What you are asked to do: Beginning at the line containing "Is (229,166) nearer", output every line to the end of the data below exactly as it appears.

Data listing:
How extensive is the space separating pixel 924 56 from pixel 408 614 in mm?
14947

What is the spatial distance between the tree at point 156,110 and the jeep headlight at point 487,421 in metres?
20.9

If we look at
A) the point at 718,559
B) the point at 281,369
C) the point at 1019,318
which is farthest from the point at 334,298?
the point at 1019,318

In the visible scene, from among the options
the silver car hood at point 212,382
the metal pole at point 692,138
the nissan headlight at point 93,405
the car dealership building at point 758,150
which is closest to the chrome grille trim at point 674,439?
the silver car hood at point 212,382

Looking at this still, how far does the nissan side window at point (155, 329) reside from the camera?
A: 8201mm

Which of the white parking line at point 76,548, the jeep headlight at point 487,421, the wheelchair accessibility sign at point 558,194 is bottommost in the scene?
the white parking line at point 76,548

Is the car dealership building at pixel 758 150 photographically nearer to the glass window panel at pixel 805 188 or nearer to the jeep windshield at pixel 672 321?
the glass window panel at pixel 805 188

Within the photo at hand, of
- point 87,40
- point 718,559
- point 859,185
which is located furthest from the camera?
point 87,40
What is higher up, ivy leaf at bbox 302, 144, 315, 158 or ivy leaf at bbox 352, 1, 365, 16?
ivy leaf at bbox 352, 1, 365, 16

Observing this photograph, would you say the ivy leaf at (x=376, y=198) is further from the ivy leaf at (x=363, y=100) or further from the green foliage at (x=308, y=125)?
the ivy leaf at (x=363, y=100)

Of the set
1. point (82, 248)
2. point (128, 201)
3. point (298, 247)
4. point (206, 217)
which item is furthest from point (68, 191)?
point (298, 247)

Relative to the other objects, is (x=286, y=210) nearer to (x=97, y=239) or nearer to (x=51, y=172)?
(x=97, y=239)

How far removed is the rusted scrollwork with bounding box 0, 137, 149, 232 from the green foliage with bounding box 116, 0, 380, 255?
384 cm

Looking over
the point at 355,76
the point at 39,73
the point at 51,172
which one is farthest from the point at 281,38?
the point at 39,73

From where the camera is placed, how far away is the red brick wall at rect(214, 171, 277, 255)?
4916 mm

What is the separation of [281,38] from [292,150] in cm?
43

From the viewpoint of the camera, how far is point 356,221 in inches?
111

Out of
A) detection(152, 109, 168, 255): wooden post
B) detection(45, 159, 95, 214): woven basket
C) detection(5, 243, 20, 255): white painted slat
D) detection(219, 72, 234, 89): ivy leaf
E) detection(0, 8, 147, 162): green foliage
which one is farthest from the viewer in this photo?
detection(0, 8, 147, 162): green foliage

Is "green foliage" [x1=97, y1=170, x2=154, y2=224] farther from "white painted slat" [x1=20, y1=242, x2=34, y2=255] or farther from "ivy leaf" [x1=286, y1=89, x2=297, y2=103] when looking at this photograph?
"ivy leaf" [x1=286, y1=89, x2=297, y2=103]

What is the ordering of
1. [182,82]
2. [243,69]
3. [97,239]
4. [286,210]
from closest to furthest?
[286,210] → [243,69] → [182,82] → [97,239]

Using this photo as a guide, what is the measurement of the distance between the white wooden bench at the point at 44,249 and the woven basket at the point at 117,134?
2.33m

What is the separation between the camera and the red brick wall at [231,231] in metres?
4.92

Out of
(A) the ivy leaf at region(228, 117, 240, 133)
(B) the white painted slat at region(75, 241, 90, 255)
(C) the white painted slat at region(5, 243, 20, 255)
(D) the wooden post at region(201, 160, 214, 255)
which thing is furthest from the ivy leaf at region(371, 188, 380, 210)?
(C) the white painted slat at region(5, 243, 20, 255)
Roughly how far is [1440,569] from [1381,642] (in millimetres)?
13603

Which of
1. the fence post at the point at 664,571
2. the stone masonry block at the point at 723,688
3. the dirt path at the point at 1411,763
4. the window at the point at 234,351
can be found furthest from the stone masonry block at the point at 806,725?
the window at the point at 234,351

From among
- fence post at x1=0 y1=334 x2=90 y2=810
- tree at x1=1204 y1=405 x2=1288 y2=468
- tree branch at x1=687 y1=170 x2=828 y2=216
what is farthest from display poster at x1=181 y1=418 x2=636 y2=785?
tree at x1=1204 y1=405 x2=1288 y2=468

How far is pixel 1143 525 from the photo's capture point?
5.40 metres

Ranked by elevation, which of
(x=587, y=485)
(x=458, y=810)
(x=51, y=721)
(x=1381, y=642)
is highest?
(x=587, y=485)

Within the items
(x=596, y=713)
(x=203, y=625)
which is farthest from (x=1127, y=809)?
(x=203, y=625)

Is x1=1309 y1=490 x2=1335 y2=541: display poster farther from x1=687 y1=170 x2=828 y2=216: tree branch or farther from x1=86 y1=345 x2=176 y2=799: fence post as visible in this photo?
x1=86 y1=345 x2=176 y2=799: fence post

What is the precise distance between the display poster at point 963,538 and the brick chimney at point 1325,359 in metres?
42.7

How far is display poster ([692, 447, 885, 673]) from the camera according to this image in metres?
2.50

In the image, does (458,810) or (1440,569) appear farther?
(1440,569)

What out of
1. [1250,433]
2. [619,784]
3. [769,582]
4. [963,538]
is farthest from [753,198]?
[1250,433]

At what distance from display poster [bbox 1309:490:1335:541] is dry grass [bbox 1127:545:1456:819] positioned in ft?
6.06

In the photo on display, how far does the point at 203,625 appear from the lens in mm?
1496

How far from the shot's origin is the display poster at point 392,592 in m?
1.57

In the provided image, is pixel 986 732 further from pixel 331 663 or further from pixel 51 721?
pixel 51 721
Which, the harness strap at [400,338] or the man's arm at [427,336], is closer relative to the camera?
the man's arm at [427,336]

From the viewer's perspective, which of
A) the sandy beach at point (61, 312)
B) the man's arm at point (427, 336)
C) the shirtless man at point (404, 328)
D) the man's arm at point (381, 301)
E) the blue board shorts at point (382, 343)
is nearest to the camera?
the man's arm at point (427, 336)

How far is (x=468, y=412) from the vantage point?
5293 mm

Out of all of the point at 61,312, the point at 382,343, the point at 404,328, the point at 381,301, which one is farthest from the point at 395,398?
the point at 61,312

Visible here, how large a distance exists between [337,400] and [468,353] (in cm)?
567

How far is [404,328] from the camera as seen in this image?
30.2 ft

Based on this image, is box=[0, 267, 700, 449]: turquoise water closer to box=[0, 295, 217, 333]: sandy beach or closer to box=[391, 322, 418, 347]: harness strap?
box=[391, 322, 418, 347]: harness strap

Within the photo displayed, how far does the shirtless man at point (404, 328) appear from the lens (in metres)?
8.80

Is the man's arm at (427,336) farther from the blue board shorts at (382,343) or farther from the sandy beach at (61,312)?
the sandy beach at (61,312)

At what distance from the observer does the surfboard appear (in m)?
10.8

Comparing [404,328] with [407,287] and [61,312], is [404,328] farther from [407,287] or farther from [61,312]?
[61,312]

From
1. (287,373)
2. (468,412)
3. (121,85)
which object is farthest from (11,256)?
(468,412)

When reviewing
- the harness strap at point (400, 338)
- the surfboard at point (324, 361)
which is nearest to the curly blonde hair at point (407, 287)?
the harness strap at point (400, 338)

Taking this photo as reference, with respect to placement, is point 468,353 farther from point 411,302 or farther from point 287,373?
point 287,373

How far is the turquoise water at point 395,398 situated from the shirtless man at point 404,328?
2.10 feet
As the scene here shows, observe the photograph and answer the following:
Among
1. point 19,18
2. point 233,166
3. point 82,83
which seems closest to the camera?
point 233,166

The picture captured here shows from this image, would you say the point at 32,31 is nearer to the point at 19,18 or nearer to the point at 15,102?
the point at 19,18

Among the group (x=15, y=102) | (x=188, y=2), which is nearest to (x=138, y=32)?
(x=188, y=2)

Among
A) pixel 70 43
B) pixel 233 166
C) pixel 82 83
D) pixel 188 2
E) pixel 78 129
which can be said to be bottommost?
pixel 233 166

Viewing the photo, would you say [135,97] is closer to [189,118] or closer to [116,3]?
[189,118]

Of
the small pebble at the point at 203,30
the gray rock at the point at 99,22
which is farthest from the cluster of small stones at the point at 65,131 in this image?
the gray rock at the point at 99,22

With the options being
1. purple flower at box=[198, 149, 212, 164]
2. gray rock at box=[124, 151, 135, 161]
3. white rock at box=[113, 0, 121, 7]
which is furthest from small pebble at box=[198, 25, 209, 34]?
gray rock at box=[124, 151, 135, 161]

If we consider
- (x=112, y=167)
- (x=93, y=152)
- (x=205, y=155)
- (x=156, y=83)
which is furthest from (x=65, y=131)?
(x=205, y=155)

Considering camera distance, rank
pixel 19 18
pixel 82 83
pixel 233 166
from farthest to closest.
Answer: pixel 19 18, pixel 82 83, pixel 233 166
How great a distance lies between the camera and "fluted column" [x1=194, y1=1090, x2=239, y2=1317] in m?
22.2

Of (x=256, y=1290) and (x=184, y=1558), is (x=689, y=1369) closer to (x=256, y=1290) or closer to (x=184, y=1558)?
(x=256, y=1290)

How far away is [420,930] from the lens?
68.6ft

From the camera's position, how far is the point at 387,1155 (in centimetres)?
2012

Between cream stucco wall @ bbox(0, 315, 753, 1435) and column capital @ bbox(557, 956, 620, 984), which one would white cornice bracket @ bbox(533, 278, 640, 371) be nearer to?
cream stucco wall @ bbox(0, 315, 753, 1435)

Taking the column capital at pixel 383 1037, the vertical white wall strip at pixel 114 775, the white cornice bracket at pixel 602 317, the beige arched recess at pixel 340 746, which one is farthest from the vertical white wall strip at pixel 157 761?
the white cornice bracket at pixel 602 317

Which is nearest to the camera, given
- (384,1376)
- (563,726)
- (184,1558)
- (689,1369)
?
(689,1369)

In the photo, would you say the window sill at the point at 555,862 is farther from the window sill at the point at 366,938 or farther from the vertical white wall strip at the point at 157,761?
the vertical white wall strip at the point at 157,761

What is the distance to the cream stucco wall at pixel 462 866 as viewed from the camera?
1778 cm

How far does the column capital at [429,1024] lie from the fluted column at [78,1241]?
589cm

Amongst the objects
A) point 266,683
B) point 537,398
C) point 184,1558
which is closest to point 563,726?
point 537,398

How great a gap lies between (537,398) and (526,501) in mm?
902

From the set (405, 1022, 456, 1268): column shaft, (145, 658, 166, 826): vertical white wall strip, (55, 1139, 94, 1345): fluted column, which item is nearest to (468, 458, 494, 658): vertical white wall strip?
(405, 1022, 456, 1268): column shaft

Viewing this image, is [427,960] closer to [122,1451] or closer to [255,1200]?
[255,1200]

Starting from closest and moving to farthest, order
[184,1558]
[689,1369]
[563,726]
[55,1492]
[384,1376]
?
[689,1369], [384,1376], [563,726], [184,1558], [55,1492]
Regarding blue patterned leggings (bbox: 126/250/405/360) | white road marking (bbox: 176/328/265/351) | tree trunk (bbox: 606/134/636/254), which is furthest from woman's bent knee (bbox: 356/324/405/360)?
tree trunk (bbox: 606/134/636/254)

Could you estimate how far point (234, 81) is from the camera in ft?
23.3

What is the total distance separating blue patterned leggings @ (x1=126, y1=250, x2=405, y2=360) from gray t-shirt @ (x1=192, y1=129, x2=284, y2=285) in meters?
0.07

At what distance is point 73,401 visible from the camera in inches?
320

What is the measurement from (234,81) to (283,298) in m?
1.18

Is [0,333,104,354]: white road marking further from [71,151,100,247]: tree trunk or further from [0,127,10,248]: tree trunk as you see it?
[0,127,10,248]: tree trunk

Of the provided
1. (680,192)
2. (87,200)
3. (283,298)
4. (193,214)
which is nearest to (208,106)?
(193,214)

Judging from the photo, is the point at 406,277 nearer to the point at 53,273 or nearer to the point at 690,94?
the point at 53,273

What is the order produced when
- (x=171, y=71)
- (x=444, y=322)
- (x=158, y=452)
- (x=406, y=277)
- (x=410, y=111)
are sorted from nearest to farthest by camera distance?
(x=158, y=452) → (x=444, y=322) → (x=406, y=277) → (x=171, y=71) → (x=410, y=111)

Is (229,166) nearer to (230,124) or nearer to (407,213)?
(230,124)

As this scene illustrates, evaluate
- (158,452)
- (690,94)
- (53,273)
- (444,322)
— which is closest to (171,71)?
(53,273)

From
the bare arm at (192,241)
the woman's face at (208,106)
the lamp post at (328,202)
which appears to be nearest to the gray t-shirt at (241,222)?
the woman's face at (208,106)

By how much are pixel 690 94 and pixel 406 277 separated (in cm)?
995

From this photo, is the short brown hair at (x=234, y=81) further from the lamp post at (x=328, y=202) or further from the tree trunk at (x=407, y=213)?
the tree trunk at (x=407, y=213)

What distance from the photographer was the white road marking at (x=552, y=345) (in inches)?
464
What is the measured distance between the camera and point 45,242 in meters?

Answer to this problem:
Is (229,166) nearer to (230,124) or nearer to (407,213)?
(230,124)

As this scene illustrates, evaluate
- (158,452)
- (690,94)
- (53,273)
- (444,322)
— which is closest to (171,71)?
(53,273)

From
the bare arm at (192,241)
the woman's face at (208,106)
the lamp post at (328,202)
which appears to be nearest to the gray t-shirt at (241,222)?
the woman's face at (208,106)

By how much are pixel 690 94 and pixel 406 277 separated (in cm)?
995

From this photo, is the short brown hair at (x=234, y=81) further from the lamp post at (x=328, y=202) or further from the tree trunk at (x=407, y=213)?
the tree trunk at (x=407, y=213)

What distance from the photographer was the white road marking at (x=552, y=345) (in inches)?
464
What is the measured distance between the camera and point 45,242 in meters?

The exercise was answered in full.